However, the Government should not be the enforcer of morality. There is the Law of God and the law of man. Forcing a man to follow the Laws laid down in the Bible will not save him, salvation can only come from an internal acceptance of God and a personal decision to follow his will. In short, whether or not there is a human law against adultery should be completely meaningless for a Christian; God has already ruled and it is to Him we must look first of all.
Going back to my original point, it is the idea that everybody belongs to society or to other people that Bork touches on that I have a problem with. If everybody belongs to themselves, then only laws that deal with individuals doing harm to other individuals have any right to exist. If, on the other hand, everybody belongs to everyone else, then paternalism becomes an issue; laws are made for "the greater good" of the people, because the government knows best. America was founded on the idea that it is individuals, not societies or any other groupings, that hold inalienable rights and these rights should only be infringed upon by the government to prevent people from infringing on one another.
The individual was free to look toward, and protect, his interests in the variety of the forms of association in which he saw himself: member of his family/household, inheritor of prescriptive rights, member of a guild or craft, farmer amongst a village of farmers, congregate of his church -- in other words an individual within a small group of common interests.
As the New Whigs surmounted the Old (post french revolution) the french rationalistic individualism began to be both popularized and then manipulated. People became classes, racial and ethnic groups and other invented forms that could be looked out for (manipulated or subjugated) by the General Will.
Trying to put the modern world's view of individualism on the thinking of that century is probably very incorrect.
This is just the sort of argumentative vaporing Bork rails against. The Courts have determined that it is unlawful to offend anyone engaged in morally reprehensible behavior.
It is, according to the justices, the right of every individual to insult and denegrate traditional values. It is not alright, these same justices claim, to react negatively to assaults on traditional values.
In other words, it is protected speech to pi** on the crucifix but it is not protected speech to oppose the pi**er.

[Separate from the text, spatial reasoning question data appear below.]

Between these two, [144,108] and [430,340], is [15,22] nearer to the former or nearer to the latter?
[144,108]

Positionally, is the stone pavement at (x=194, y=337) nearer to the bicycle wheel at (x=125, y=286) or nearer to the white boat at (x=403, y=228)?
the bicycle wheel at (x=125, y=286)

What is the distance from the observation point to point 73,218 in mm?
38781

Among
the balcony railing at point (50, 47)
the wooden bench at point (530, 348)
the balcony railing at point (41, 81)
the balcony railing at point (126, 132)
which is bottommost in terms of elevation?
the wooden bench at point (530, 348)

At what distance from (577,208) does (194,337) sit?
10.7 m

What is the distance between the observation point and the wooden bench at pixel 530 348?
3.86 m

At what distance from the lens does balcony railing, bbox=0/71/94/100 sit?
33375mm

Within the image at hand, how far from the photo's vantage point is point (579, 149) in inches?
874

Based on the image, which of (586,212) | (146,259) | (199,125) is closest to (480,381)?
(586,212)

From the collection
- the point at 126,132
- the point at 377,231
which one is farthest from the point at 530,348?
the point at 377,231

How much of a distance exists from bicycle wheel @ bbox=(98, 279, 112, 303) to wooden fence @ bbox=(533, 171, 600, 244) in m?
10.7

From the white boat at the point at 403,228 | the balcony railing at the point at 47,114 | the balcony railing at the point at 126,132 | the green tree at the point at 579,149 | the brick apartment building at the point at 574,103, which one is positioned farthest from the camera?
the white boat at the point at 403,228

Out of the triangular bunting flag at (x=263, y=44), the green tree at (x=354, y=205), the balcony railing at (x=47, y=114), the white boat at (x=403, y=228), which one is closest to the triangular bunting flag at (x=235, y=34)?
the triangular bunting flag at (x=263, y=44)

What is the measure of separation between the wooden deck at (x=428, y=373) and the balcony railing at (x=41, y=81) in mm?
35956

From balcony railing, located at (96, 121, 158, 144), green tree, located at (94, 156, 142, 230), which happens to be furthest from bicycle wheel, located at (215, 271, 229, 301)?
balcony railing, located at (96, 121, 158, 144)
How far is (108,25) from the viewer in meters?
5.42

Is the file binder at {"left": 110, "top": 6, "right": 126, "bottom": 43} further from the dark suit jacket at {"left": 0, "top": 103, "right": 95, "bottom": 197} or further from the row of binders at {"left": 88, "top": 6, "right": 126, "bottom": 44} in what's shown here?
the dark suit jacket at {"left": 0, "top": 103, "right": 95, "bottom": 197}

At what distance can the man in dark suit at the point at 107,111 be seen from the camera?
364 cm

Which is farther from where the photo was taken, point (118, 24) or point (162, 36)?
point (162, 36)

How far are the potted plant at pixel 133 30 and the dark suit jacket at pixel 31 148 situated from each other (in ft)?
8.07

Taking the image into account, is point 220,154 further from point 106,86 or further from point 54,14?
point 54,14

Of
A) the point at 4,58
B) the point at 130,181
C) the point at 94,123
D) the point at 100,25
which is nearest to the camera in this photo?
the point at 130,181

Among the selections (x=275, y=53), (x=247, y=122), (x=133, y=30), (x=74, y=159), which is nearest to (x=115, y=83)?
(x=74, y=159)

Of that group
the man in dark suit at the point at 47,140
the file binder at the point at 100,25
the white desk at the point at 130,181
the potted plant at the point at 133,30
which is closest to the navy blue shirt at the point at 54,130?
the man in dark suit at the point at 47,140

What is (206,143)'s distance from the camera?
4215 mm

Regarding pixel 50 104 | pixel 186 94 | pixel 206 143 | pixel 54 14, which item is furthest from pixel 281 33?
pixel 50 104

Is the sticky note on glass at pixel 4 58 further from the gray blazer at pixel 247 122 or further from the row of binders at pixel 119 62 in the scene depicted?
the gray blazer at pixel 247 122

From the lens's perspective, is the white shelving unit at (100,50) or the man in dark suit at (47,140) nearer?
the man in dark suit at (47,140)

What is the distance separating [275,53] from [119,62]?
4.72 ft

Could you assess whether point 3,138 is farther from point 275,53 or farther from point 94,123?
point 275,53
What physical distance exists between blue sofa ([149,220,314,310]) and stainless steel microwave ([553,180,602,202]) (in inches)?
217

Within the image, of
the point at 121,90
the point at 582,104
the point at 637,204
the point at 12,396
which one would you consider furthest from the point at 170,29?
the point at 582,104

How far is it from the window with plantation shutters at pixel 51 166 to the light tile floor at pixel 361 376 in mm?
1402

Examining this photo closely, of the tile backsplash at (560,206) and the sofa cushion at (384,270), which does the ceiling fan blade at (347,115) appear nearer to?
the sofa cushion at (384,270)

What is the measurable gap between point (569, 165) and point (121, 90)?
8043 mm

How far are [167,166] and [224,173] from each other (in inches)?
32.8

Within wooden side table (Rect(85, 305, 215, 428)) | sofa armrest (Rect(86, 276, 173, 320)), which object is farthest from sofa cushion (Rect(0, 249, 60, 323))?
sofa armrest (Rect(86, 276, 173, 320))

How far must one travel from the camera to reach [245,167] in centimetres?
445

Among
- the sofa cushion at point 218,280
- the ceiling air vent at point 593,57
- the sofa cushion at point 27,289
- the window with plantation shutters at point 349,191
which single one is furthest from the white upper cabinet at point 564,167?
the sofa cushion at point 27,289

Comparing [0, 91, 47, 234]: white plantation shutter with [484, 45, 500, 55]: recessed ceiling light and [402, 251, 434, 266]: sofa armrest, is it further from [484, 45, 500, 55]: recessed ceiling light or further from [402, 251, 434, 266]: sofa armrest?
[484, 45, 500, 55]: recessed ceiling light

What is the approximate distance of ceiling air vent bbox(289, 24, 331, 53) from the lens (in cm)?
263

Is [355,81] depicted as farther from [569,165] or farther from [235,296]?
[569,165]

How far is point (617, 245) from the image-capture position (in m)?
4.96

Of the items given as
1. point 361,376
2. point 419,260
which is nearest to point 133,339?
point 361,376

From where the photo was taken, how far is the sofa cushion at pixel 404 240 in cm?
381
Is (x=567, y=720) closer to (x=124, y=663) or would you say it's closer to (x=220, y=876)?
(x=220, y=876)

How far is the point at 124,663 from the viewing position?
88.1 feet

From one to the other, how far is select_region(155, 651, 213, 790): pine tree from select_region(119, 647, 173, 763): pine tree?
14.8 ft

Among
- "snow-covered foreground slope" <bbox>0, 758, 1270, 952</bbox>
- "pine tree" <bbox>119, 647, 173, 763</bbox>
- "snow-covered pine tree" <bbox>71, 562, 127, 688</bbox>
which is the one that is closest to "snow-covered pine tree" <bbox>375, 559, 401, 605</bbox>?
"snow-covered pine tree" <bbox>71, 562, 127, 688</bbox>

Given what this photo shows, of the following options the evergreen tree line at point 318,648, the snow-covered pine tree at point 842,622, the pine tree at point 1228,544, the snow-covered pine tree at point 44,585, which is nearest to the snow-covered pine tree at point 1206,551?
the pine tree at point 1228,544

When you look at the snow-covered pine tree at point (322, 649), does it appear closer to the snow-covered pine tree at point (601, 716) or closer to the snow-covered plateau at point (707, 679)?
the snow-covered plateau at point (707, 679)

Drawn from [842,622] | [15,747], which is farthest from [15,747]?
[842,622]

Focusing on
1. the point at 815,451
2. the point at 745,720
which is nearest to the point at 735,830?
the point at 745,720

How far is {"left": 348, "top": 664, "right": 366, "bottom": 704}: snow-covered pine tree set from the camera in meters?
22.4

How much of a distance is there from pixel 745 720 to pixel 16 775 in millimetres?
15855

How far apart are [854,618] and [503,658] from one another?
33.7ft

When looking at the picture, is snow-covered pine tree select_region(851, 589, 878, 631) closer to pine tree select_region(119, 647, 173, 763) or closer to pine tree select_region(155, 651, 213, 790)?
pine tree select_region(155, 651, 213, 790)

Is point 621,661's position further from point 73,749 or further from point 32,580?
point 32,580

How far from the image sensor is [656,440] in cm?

Bork is absolutely correct in demanding that the atomization of values must be stopped. We are on a path of unimaginable horror. It must be ended.
GW Bush must gather the moral courage to nominate an unflinching Constitutional conservative. If he fails the Republican party will split. This is clearly the ambition of the Democrats. Their insistence that the current balance be maintained begs the question of the fundamental corruption of the current balance.